I really get frustrated when it comes to hard drive diagnostics. Specifically: S.M.A.R.T. (Self-Monitoring, Analysis and Reporting Technology).
The theory behind S.M.A.R.T. technology is that the hard drive is supposed to provide predictive failure information for hard drives.
The problem is, I’ve never had a S.M.A.R.T. technology accurately report a failure.
I’ve had hard drives fail completely, and S.M.A.R.T. never indicated a problem was going to occur. The only reason I was aware there was a problem is because I routinely monitor the log files.
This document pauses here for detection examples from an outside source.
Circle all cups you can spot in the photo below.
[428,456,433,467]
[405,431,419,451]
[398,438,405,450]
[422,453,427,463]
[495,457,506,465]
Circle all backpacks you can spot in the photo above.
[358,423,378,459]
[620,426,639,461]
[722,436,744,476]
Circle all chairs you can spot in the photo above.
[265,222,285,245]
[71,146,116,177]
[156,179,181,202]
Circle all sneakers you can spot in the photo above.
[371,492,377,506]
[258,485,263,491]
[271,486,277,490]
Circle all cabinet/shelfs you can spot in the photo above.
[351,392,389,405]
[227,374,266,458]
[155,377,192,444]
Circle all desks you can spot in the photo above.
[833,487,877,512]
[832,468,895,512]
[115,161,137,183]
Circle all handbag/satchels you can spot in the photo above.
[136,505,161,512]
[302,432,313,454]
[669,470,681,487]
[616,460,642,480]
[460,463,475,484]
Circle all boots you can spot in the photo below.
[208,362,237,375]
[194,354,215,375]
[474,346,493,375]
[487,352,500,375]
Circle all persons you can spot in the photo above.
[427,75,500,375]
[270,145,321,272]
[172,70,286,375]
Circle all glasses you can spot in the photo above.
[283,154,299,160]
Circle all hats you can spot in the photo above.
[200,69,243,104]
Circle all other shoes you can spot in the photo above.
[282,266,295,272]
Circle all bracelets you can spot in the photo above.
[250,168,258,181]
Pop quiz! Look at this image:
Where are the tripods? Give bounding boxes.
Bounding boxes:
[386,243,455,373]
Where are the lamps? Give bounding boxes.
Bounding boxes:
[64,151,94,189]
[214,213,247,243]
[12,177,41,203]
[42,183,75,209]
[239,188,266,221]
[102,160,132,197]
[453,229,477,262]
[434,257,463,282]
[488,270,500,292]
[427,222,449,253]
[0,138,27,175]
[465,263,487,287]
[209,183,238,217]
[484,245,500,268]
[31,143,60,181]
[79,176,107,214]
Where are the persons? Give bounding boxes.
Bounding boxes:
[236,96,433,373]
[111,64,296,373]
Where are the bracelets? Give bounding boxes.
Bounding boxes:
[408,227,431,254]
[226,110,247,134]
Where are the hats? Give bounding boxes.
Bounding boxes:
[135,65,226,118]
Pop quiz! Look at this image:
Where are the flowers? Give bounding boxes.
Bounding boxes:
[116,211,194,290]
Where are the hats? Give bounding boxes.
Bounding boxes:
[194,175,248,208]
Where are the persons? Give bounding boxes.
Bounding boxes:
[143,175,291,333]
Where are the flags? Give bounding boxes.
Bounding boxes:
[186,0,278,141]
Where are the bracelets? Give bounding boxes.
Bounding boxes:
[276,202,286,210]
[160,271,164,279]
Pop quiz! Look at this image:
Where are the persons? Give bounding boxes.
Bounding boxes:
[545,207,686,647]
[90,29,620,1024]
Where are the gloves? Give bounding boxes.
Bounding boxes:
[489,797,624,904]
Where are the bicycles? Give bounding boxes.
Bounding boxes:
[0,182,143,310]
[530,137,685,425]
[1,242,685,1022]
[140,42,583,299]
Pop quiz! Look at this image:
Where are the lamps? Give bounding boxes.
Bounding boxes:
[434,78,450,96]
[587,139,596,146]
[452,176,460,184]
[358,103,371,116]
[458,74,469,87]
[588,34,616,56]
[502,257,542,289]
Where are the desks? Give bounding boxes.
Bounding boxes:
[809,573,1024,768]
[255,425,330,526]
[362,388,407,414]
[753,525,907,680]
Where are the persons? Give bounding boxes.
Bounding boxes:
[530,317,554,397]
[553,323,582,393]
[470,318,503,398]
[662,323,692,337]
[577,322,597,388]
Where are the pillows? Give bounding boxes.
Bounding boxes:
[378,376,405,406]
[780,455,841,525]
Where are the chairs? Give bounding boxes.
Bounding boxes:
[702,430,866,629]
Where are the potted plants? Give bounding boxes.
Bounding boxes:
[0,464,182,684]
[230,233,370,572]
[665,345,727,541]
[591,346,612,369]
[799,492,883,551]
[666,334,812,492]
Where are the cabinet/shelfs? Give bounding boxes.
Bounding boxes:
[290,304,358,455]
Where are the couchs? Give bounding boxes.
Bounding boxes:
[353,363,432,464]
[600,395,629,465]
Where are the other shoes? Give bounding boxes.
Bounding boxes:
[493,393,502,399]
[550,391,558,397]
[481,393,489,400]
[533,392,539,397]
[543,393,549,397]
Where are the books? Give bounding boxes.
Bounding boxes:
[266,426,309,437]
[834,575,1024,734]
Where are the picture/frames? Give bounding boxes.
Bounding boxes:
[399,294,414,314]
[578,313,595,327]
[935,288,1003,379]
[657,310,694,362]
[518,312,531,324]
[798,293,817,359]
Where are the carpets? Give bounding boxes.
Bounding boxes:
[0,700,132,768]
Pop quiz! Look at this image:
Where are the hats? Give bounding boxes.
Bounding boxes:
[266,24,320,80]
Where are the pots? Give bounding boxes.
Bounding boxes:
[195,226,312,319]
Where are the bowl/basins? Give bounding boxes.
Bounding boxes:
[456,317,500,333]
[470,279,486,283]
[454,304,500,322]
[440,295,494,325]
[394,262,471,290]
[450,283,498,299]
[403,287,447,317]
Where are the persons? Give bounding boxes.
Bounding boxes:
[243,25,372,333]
And now, I’ve got a machine where S.M.A.R.T. is telling me that a drive is going to fail … but every diagnostic I run on the drive tells me the drive is fine.
What am I supposed to believe?
Of course another pet peeve of mine is the fact that operating systems don’t tell the user when a disk error has occurred. In my opinion, any disk failure should popup a message indicating that a critical error has been encountered. This will at least give the user SOME chance of backing up some of their data. Even Linux doesn’t have this kind of functionality built into the core. You’ve got to write log file parsers (or create filters for a log parsing package) in order to find out that you’ve got a critical hardware problem.
You mean Linux doesn’t write to the QSYSOPR message queue?